ACTIVITY: How many lines in the entries below include the word "scientific"? Respond with the number only.

DATA FOR ANALYSIS:
# # # # #

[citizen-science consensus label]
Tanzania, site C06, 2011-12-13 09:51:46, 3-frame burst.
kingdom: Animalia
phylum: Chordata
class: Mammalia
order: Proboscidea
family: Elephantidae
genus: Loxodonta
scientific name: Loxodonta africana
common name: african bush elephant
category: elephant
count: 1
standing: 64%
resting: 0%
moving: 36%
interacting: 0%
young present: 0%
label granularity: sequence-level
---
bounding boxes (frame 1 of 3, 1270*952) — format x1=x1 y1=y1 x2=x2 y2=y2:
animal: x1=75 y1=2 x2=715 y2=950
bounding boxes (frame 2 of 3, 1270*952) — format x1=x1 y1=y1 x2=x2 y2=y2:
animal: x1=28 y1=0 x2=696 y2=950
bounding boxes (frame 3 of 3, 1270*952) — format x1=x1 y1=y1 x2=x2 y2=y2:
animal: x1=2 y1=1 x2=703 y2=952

# # # # #

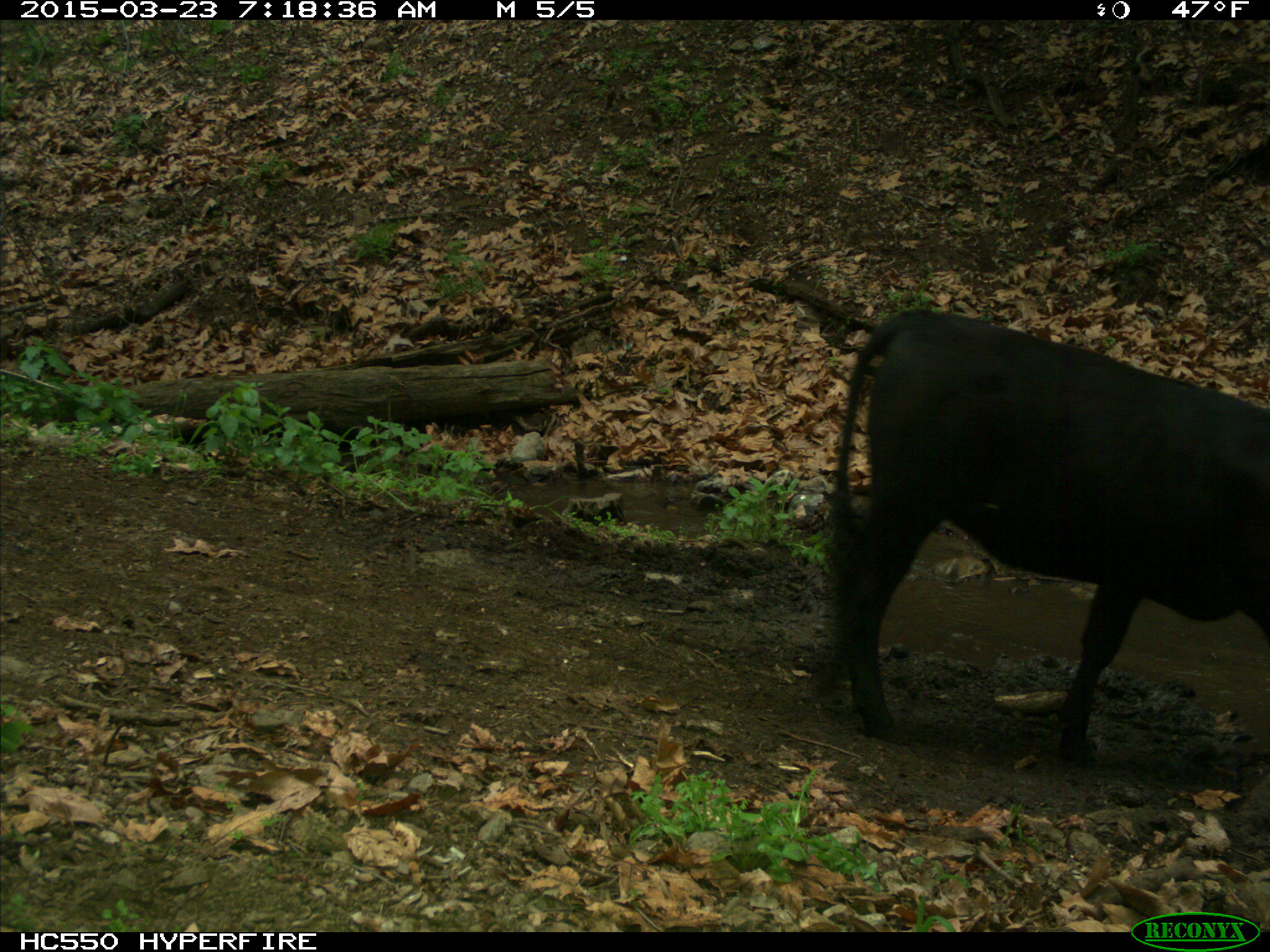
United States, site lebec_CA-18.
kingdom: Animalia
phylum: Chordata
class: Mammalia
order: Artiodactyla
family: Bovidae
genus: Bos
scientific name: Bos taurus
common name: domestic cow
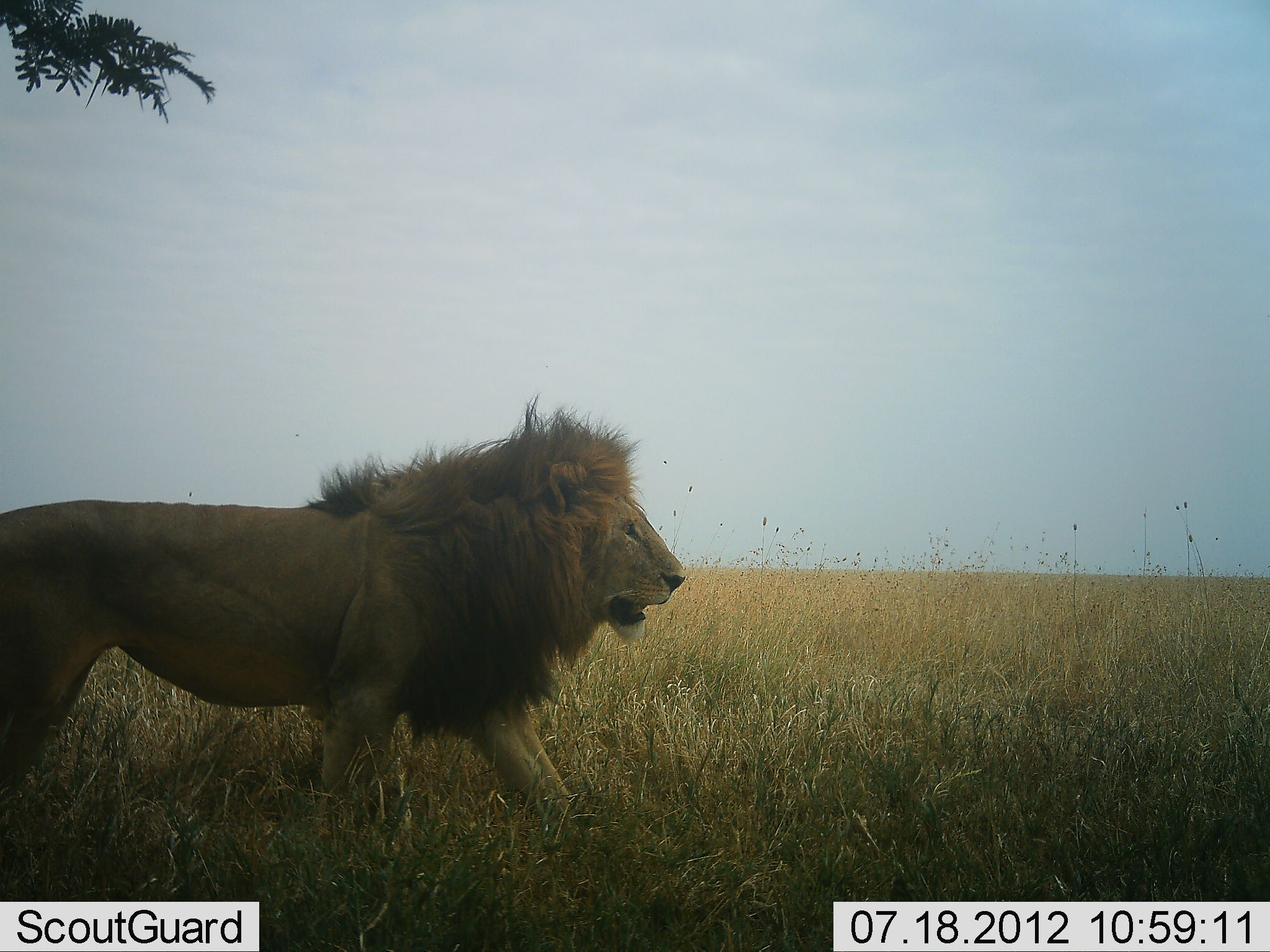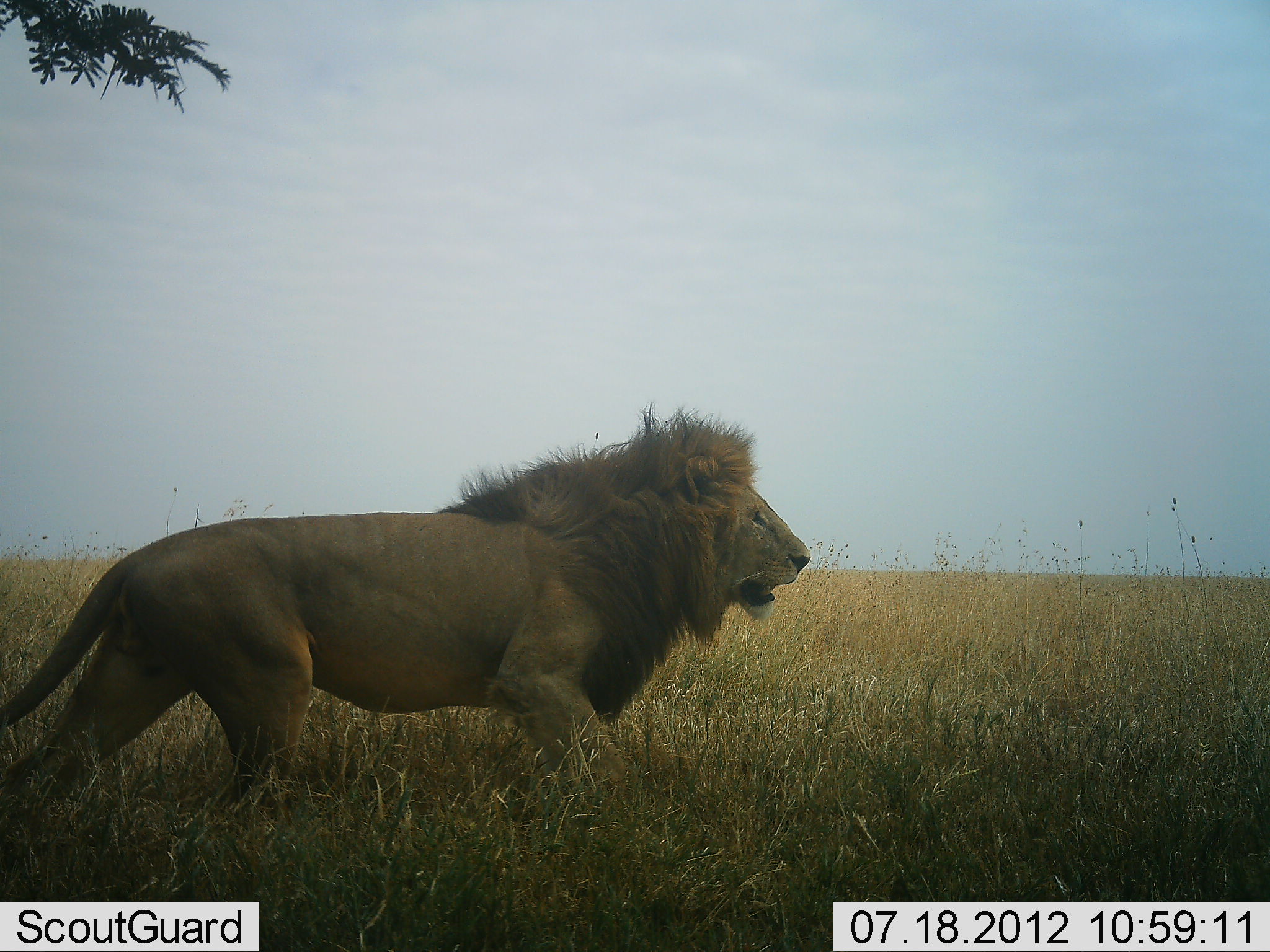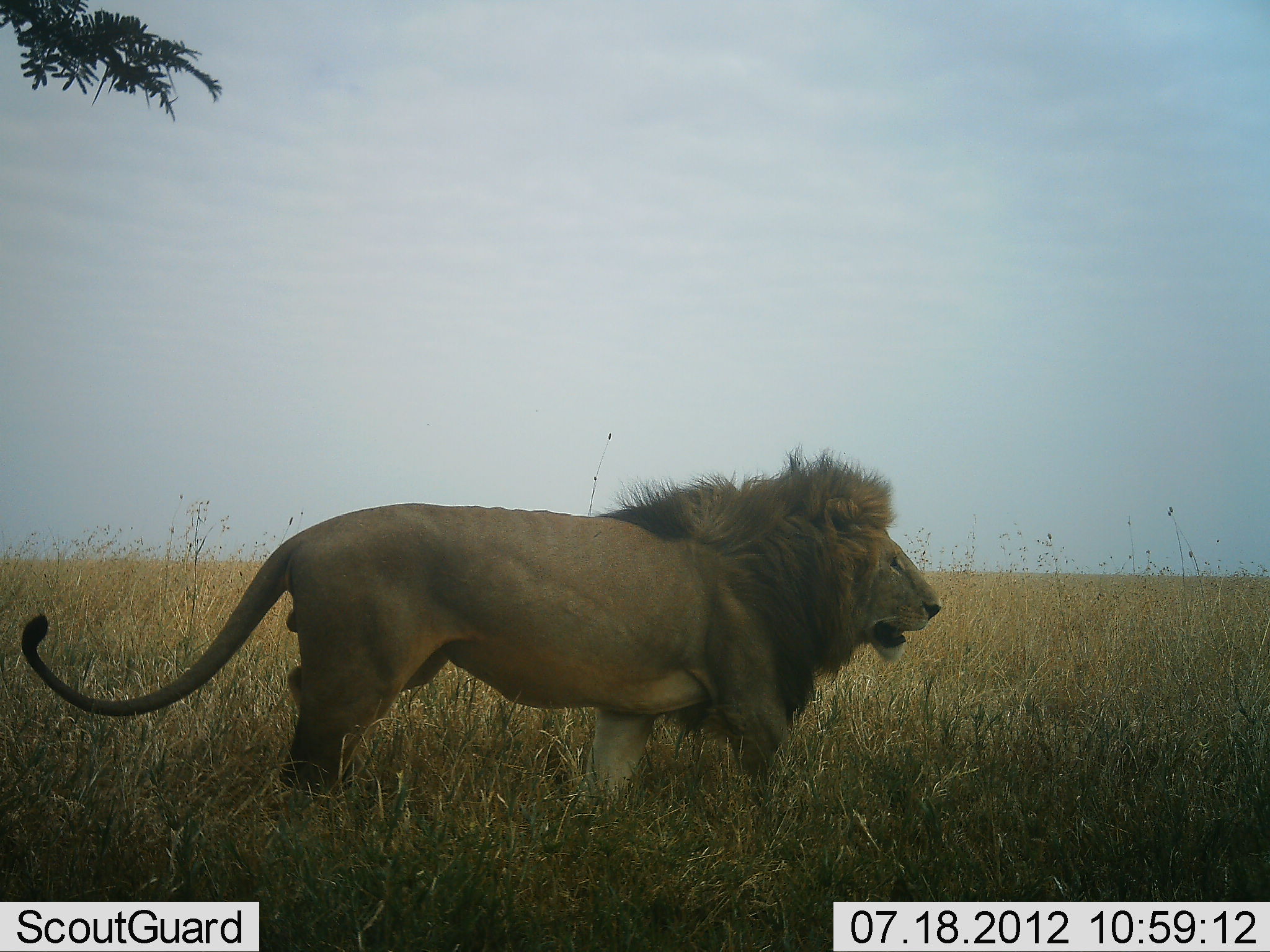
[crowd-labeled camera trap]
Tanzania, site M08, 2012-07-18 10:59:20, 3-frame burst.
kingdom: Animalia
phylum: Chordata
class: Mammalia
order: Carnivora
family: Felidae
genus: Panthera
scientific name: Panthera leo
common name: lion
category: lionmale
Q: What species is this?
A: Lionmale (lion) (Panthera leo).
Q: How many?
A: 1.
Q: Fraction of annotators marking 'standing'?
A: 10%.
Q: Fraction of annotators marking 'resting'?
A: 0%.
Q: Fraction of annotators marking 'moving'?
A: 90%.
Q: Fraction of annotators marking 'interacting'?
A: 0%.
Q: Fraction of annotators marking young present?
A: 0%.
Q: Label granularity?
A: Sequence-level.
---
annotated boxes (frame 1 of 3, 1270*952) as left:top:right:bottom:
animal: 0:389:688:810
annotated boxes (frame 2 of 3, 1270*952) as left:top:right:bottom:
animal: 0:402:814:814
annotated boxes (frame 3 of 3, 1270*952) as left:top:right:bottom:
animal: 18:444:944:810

# # # # #

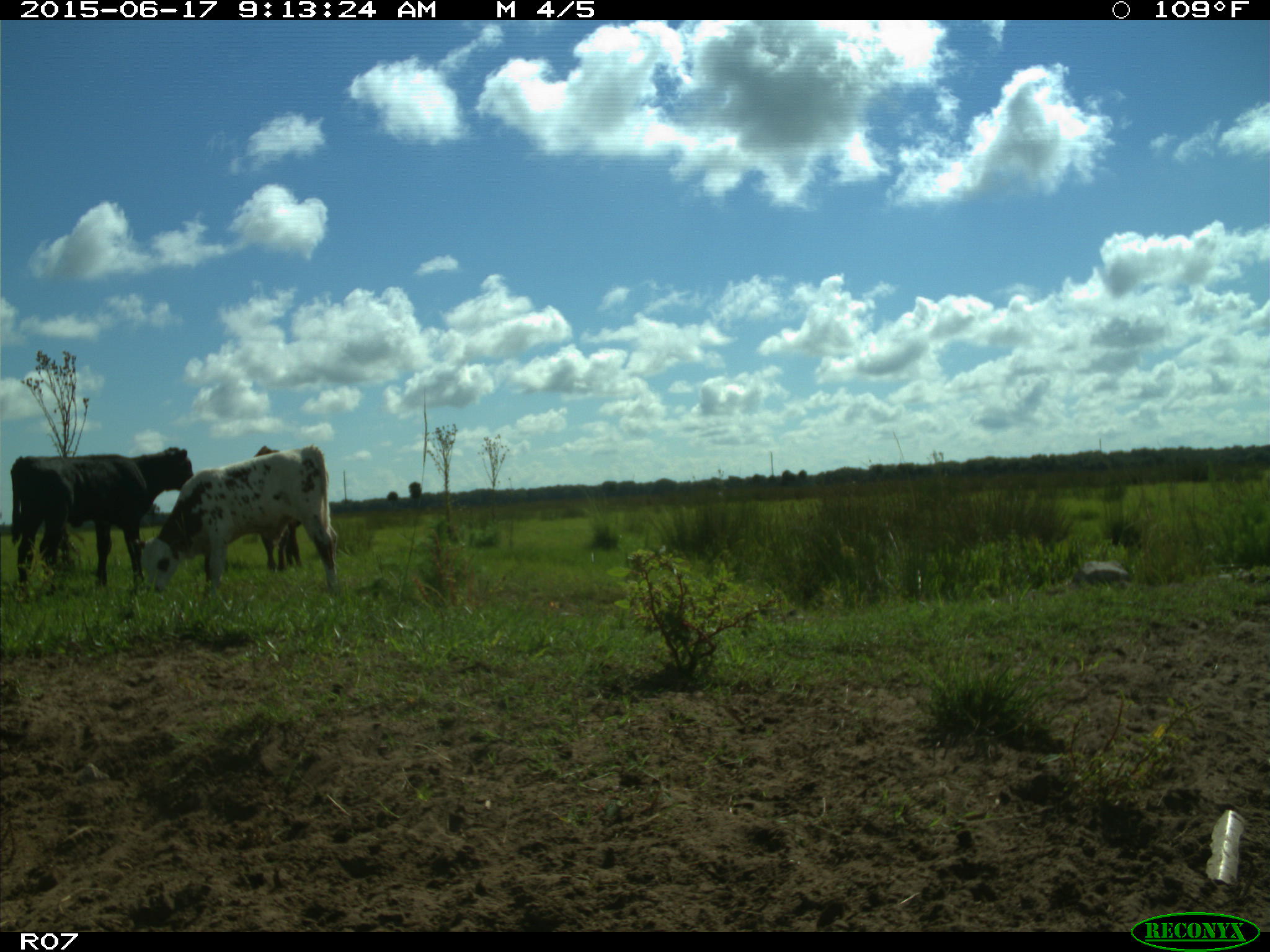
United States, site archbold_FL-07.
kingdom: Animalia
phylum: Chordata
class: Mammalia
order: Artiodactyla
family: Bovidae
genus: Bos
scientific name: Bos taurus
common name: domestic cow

# # # # #

RESPONSE BOX: 4